The city had to pay for this land, and it was obliged to pay one-half of the expenses incurred in its embellishment, and the act simply provided the manner in which it should be done. This section is devoted to providing the manner in which the city shall raise the money, and it is not sought to trench upon any previous regulation or practice, and is not dealing with the obligations of individuals. If a new departure had been intended, the act would not have circumspectly provided, in its very inception, that the provisions in force were to remain unimpaired in their application to the lands obtained in pursuance of the act. If, after this cautious incorporation of the mode of procedure in the present act, it had designed to adopt a course in .pointed divergence from it, we certainly would expect to find explicit warrant for the design, and not have it depend solely upon implication.

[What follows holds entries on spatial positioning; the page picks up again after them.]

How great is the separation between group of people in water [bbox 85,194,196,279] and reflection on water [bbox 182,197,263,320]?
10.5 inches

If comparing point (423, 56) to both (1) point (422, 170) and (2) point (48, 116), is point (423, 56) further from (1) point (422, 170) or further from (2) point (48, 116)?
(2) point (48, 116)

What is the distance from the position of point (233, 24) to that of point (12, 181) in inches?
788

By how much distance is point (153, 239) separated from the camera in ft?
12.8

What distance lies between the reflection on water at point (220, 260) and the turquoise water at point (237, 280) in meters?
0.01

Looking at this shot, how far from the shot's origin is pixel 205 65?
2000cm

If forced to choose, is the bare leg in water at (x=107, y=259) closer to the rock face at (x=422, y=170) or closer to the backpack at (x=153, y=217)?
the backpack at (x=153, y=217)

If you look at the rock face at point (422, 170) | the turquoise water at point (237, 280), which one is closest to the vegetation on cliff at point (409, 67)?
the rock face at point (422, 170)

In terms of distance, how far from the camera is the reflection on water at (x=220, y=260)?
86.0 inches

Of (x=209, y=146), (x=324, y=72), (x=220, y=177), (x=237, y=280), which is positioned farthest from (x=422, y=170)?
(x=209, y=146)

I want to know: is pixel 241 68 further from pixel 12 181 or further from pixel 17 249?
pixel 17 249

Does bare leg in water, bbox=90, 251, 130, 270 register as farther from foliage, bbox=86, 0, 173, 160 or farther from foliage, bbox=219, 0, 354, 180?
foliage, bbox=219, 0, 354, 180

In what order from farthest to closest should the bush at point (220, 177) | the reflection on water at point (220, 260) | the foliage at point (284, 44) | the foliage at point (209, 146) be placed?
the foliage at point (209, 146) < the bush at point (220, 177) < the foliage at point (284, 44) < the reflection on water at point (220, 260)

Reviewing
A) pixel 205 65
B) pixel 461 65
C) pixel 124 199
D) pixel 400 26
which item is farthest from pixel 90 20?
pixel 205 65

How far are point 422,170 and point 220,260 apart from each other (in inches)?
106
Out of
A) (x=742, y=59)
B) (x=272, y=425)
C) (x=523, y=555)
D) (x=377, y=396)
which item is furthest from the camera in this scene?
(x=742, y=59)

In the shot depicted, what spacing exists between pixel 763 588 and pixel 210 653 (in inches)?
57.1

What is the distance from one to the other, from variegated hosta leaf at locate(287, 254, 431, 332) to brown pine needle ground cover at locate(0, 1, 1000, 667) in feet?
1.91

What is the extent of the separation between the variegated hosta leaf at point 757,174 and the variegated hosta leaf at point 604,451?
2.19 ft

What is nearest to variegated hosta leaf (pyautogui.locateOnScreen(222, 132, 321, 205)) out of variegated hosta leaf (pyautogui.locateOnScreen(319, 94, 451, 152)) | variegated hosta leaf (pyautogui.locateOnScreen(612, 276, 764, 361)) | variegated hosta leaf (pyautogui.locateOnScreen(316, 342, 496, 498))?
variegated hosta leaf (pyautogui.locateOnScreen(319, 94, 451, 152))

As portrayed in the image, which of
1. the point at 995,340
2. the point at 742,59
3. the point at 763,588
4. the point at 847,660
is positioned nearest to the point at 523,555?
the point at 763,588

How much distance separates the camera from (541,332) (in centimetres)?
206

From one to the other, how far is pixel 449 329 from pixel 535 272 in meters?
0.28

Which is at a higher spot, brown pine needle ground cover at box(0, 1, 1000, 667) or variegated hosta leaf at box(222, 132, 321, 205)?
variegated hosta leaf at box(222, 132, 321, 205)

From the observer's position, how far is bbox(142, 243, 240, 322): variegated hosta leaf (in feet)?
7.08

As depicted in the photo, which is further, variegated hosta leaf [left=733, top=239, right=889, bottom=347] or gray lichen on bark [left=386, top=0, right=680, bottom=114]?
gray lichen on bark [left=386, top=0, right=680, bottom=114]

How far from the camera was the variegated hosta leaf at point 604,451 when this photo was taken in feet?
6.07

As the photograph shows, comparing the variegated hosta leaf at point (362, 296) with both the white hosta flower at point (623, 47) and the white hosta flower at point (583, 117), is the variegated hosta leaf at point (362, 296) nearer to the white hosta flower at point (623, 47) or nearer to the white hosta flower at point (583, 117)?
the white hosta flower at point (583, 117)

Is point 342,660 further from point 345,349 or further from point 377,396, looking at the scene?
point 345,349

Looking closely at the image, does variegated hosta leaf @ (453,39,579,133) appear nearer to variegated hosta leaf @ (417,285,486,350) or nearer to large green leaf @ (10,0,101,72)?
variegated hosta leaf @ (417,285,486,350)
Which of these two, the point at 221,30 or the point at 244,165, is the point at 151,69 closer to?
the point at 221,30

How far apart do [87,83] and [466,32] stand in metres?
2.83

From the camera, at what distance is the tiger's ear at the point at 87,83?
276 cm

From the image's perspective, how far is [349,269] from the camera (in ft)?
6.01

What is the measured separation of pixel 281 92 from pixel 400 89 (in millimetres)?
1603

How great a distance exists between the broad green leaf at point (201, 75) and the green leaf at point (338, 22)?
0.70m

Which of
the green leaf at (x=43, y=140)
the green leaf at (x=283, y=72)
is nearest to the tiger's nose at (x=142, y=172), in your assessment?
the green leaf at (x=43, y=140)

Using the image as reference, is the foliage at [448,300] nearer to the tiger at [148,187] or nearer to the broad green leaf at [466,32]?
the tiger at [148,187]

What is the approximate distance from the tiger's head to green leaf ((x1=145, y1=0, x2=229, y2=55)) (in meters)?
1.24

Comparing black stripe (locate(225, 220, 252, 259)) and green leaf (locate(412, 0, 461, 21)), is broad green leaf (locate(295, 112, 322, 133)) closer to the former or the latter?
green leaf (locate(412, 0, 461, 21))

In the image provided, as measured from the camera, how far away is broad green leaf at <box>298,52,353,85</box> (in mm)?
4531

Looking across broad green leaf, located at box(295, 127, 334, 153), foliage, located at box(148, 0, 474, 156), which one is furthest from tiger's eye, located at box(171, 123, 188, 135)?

. It is not inconsistent with the requirement that the city shall pay for the land and improvements by issuing bonds, to read in the act that this referred to the obligations manifestly imposed upon the city and was not designed to relieve the persons benefited by the improvements, from paying their just proportion.
In seeking for a true interpretation of a statute, we must consider its probable and ulterior effect. The fifth and eleventh wards comprise a large part of the city of Buffalo, with much undeveloped territory. If the act in question is to relieve all the owners of land in that large section from contributing to street and parkway improvements of this kind, then the legislation will result invidiously against citizens residing elsewhere in the city. This is a glaring oversight, as well as an injustice, and the construction which accomplishes this rests upon inference. To me the more reasonable construction is that which makes the act a symmetrical whole, that which gives effect to the 1st and 2d sections by putting the scheme in harmony with the plan already in general operation, and by construing section 12 as referring solely to the manner in which the city of Buffalo is to raise the money to make effective the project without changing the terms of the charter so far as it relates to the rights of individuals.
*390The counsel for the appellant raises several other objections to the act and to the mode of procedure under it, but they are well disposed of in the opinion of Mr. Justice Adams.
The judgment should be affirmed, with costs.
Hardin, P. J., concurred.
Judgment reversed and new trial ordered, with costs to the appellant to abide the event.